[What needs to be done] Pull out every line below that contains the string "section", and copy each one. Case counts.

[Data records]
★ ★ ★ ★ ★ ★ ★
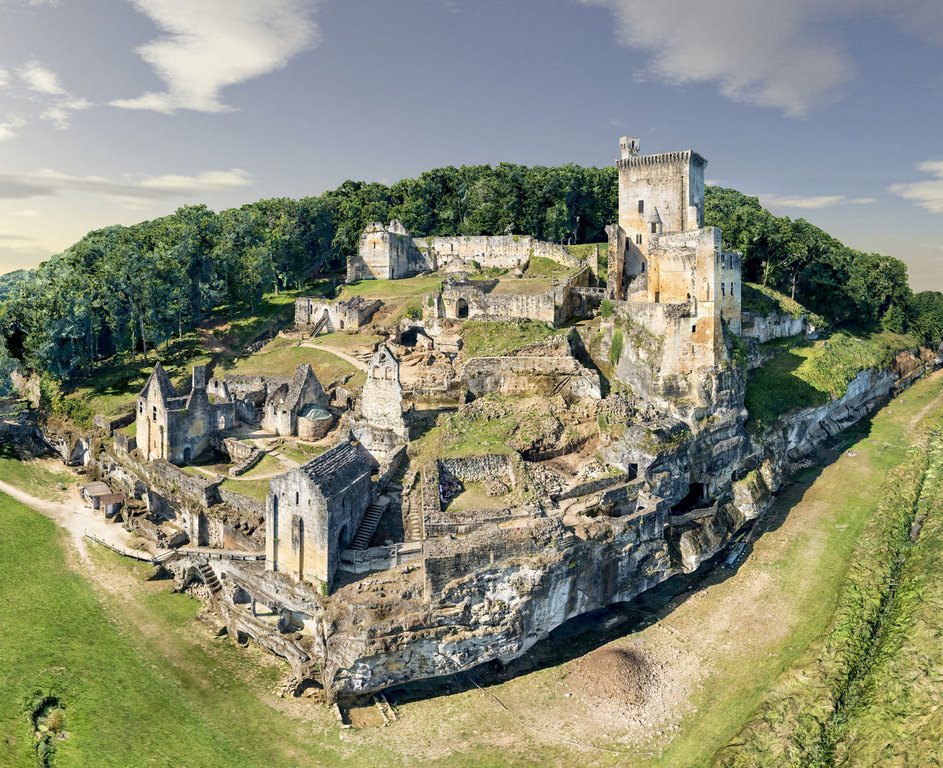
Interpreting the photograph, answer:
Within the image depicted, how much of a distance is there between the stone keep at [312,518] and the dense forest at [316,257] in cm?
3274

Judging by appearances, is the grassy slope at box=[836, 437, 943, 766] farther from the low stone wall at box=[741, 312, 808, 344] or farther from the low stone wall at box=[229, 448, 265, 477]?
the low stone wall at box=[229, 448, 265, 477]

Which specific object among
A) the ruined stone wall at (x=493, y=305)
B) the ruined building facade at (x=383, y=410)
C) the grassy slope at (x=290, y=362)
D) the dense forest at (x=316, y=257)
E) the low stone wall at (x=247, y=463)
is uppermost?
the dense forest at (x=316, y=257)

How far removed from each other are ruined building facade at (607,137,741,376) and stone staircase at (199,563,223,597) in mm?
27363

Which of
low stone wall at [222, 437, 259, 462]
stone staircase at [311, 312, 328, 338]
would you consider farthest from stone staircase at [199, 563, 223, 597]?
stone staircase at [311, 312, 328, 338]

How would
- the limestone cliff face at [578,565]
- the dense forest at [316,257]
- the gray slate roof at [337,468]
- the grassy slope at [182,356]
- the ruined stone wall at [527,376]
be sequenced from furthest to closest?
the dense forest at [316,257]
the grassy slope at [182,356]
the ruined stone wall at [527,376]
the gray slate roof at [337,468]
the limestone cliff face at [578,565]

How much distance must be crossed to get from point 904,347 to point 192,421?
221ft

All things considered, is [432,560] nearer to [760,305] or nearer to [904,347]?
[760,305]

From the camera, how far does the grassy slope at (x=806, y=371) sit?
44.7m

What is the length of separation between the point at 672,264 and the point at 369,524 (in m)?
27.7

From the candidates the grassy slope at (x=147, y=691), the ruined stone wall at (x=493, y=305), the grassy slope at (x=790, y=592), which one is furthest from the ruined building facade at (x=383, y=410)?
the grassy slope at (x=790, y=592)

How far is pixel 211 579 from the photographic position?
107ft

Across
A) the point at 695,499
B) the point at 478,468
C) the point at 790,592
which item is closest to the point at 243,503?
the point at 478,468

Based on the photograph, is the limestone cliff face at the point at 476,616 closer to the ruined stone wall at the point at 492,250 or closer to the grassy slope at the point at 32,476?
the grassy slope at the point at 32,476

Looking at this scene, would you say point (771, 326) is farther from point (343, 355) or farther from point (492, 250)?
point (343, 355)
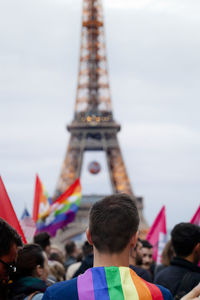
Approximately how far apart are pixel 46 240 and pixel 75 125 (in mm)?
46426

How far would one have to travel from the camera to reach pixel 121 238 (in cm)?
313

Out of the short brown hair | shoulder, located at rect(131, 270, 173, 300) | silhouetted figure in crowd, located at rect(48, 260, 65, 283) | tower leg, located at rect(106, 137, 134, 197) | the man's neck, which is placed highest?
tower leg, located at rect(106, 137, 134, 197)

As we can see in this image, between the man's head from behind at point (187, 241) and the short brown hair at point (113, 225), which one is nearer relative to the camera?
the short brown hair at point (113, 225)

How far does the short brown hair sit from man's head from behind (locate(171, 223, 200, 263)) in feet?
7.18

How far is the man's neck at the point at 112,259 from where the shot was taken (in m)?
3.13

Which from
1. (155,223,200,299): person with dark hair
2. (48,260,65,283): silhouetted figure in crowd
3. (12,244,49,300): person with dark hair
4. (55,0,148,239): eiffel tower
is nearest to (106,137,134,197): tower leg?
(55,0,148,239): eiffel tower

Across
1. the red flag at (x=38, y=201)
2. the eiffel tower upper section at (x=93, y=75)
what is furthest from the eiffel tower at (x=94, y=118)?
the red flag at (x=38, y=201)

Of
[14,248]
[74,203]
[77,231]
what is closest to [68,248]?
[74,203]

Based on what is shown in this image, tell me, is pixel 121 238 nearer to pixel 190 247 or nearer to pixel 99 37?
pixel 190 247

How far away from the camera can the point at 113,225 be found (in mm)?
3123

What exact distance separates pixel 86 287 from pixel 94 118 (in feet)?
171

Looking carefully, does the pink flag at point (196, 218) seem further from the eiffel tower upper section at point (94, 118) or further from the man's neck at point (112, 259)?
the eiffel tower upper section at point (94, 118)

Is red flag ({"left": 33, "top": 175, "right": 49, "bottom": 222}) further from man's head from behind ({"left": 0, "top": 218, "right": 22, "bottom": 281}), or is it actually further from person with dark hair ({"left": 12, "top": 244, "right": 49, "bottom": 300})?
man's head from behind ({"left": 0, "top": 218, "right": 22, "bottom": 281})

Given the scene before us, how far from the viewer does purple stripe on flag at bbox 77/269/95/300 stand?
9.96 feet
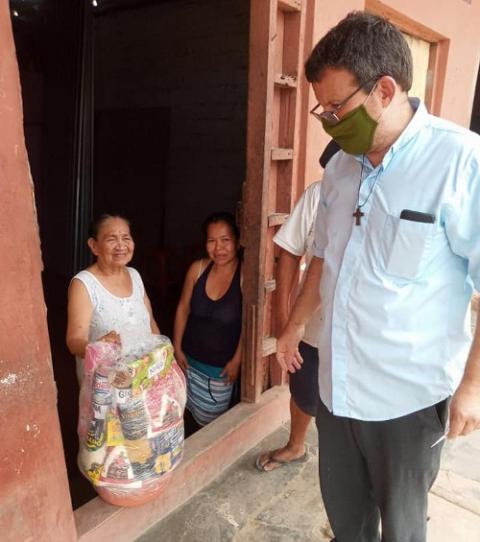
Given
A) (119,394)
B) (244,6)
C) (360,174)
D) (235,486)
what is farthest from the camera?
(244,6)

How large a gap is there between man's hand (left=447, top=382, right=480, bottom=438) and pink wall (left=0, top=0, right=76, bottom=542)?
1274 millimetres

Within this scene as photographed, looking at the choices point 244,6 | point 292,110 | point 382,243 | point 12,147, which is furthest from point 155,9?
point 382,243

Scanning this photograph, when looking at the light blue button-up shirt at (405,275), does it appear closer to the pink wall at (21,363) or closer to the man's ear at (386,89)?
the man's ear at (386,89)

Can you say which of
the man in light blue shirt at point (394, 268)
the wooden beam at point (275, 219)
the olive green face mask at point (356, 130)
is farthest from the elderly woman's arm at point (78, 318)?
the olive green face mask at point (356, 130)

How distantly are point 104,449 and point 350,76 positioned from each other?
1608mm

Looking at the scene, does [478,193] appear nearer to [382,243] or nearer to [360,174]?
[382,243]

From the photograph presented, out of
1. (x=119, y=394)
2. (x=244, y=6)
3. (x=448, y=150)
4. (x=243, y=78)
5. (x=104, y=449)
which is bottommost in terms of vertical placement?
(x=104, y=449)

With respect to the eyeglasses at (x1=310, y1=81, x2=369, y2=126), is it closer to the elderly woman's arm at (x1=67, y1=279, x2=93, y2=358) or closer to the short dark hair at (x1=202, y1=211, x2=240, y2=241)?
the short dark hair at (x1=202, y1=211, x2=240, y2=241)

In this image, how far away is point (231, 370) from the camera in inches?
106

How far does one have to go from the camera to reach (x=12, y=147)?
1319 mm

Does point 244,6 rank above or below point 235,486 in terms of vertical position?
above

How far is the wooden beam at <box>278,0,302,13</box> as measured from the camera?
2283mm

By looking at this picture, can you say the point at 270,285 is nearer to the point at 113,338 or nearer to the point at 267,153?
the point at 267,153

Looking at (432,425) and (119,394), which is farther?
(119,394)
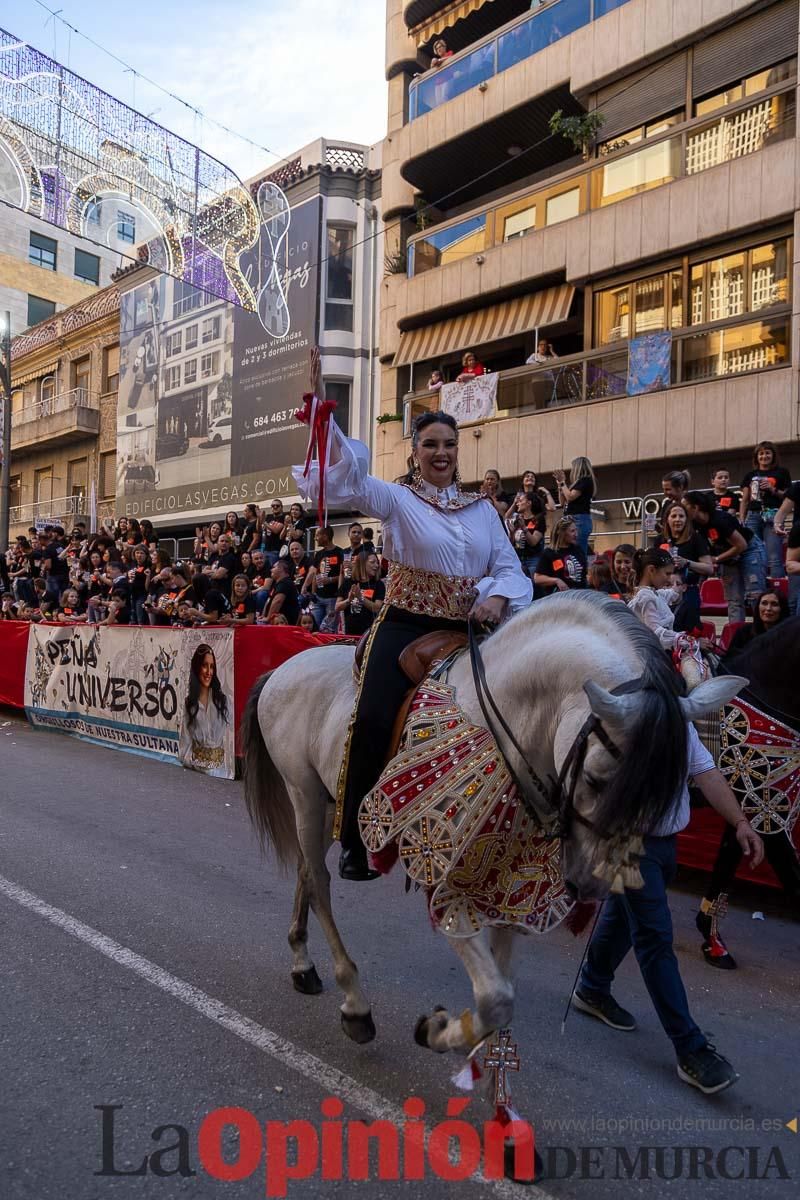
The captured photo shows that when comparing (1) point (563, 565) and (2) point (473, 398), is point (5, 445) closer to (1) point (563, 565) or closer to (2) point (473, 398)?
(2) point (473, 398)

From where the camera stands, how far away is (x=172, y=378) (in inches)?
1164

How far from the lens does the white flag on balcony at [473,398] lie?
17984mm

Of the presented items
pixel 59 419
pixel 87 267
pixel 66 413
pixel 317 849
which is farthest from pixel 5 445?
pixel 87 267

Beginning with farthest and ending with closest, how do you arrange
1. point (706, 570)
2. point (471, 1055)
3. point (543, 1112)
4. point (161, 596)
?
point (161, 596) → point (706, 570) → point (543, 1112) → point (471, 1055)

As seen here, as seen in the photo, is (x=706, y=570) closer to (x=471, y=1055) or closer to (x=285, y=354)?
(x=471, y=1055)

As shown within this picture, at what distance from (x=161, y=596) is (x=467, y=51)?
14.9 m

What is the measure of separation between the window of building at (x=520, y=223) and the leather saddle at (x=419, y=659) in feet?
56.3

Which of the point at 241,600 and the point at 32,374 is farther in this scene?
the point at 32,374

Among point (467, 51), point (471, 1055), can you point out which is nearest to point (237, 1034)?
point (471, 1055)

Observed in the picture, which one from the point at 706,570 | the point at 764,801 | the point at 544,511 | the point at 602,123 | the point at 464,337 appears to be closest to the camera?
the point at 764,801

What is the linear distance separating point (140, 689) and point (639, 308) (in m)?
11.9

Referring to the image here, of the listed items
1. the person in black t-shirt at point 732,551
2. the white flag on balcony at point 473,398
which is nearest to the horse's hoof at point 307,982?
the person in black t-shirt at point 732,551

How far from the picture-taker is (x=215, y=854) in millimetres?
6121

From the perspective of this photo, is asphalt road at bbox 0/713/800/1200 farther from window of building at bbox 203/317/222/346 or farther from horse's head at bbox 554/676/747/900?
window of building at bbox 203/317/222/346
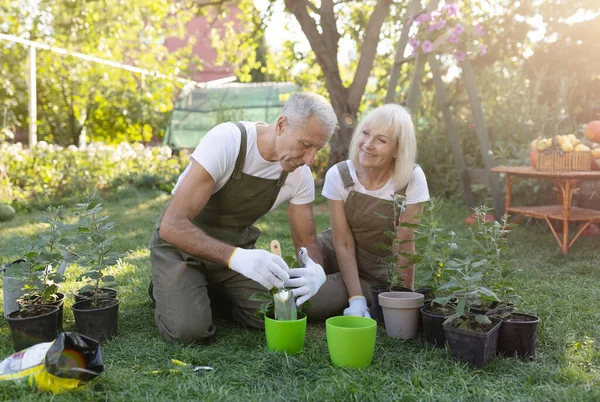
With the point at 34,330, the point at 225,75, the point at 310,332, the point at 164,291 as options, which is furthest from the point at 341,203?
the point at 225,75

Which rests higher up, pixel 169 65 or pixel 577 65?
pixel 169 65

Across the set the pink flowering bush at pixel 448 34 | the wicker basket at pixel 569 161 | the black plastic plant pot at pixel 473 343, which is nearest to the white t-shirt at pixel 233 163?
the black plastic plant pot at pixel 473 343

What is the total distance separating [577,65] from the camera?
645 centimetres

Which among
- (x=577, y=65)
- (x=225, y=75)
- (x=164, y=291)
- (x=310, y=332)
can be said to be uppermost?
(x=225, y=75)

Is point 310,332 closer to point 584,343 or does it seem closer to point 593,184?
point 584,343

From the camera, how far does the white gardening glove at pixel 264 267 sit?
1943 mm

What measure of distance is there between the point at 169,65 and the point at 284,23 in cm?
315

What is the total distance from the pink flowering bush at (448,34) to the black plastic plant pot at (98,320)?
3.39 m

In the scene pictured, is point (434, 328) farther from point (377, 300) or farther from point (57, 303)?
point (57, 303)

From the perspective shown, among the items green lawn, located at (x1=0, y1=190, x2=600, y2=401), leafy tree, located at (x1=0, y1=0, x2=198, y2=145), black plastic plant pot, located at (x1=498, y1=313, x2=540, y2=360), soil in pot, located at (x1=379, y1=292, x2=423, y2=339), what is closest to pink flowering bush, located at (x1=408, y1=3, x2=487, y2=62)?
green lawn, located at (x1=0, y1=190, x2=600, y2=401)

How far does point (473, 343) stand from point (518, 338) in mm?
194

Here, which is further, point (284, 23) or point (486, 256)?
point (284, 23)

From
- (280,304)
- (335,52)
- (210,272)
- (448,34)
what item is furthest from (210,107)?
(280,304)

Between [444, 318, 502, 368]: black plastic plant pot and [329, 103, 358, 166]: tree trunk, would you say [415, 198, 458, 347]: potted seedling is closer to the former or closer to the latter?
★ ★ ★ ★ ★ ★ ★
[Answer to the exercise]
2. the eiffel tower upper section at (x=93, y=75)
Looking carefully, does the pink flag at point (196, 218) seem further from the eiffel tower upper section at point (94, 118) or further from the man's neck at point (112, 259)?
the eiffel tower upper section at point (94, 118)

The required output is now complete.